Numa entrevista ao podcast Lusa Extra, Susana Viegas, professora do Mestrado em Saúde Ambiental e Alterações Climáticas da Escola Nacional de Saúde Pública da Universidade NOVA de Lisboa, destacou a «pobreza energética», que impede as pessoas de aquecer ou arrefecer as suas casas.

Nas cidades, a pobreza energética assume outras proporções devido a fenómenos como as chamadas «ilhas de calor», que intensificam os efeitos das ondas de calor.

«Os edifícios e o asfalto irradiam calor depois de serem aquecidos, e sabe-se que pode haver um aumento maior da temperatura num cenário de onda de calor», afirmou a especialista, acrescentando que os municípios devem implementar o que é recomendado a nível europeu: mais verde e mais azul, com a criação de mais parques e maior acesso da população a espaços ribeirinhos ou com água.

Mais árvores

No que diz respeito à escolha das árvores, para que a sombra reduza a radiação de calor, ela afirmou que devem ser espécies autóctones com períodos de polinização curtos, considerando necessário «pensar na população que vive com alergias».
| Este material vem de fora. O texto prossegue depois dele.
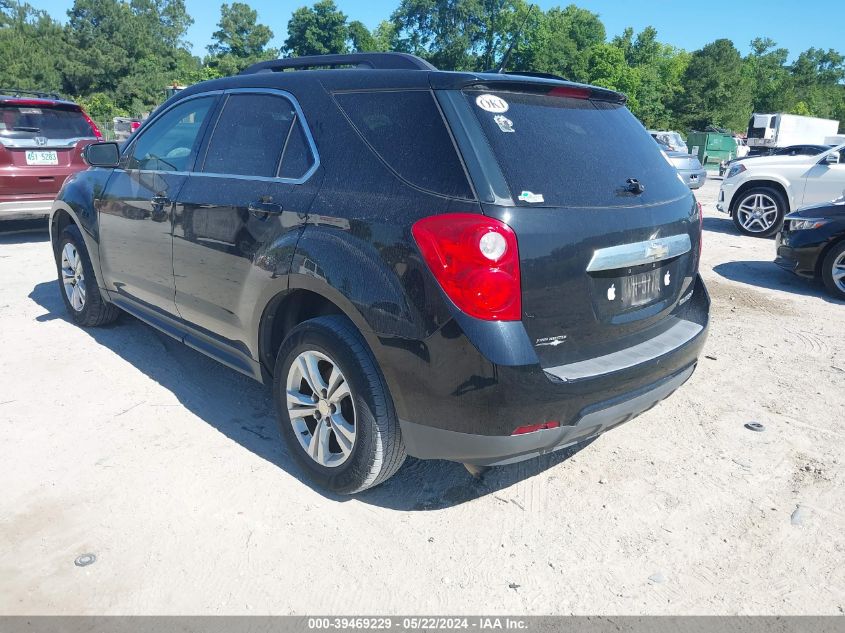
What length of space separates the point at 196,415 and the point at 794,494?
3.15 m

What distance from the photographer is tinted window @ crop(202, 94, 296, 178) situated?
3.20 metres

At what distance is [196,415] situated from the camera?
382 cm

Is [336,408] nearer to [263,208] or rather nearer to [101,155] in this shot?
[263,208]

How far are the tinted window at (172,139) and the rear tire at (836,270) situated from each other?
20.1 feet

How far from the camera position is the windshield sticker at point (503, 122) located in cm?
258

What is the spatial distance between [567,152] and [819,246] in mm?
5278

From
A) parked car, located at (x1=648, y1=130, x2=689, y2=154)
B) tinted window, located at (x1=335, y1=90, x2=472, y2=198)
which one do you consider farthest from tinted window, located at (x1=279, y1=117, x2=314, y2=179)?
parked car, located at (x1=648, y1=130, x2=689, y2=154)

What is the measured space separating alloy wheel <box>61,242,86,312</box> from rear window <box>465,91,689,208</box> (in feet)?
12.4

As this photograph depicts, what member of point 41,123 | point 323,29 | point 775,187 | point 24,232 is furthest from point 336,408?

Recordou que as medidas a implementar pelas autoridades durante as ondas de calor devem ser a nível municipal — tal como recomendado na Europa — e que as equipas das áreas do ambiente, do planeamento urbano, da gestão de parques e da saúde pública devem trabalhar em conjunto.

Calor nos hospitais

A especialista alertou também para os efeitos do calor nas admissões hospitalares, tema de um projeto de investigação em que participou, que analisou 20 anos de ondas de calor e concluiu que se verificou um aumento de 20% nas admissões hospitalares.

«Pode haver regiões do país onde, devido às características da população, este aumento possa ser maior», admitiu.

A investigação concluiu que o aumento ocorreu em todos os tipos de doenças e que as crianças foram as mais afetadas, principalmente devido a queimaduras causadas pelo contacto com superfícies.

Impacto nas admissões hospitalares

Susana Viegas destacou ainda que as ondas de calor que ocorrem em maio ou junho têm um impacto diferente nas admissões hospitalares do que as que ocorrem em julho ou agosto, que tendem a coincidir com períodos de férias.

«Em maio e junho, as crianças estão na escola, ao cuidado de outras pessoas, e nós estamos a trabalhar e temos menos capacidade para gerir os espaços que frequentamos. Em julho e agosto, tendemos a estar de férias e é possível escolher entre ficar em casa, ir à praia ou ir a um local com ar condicionado. Isto permite que a população se adapte melhor», explicou.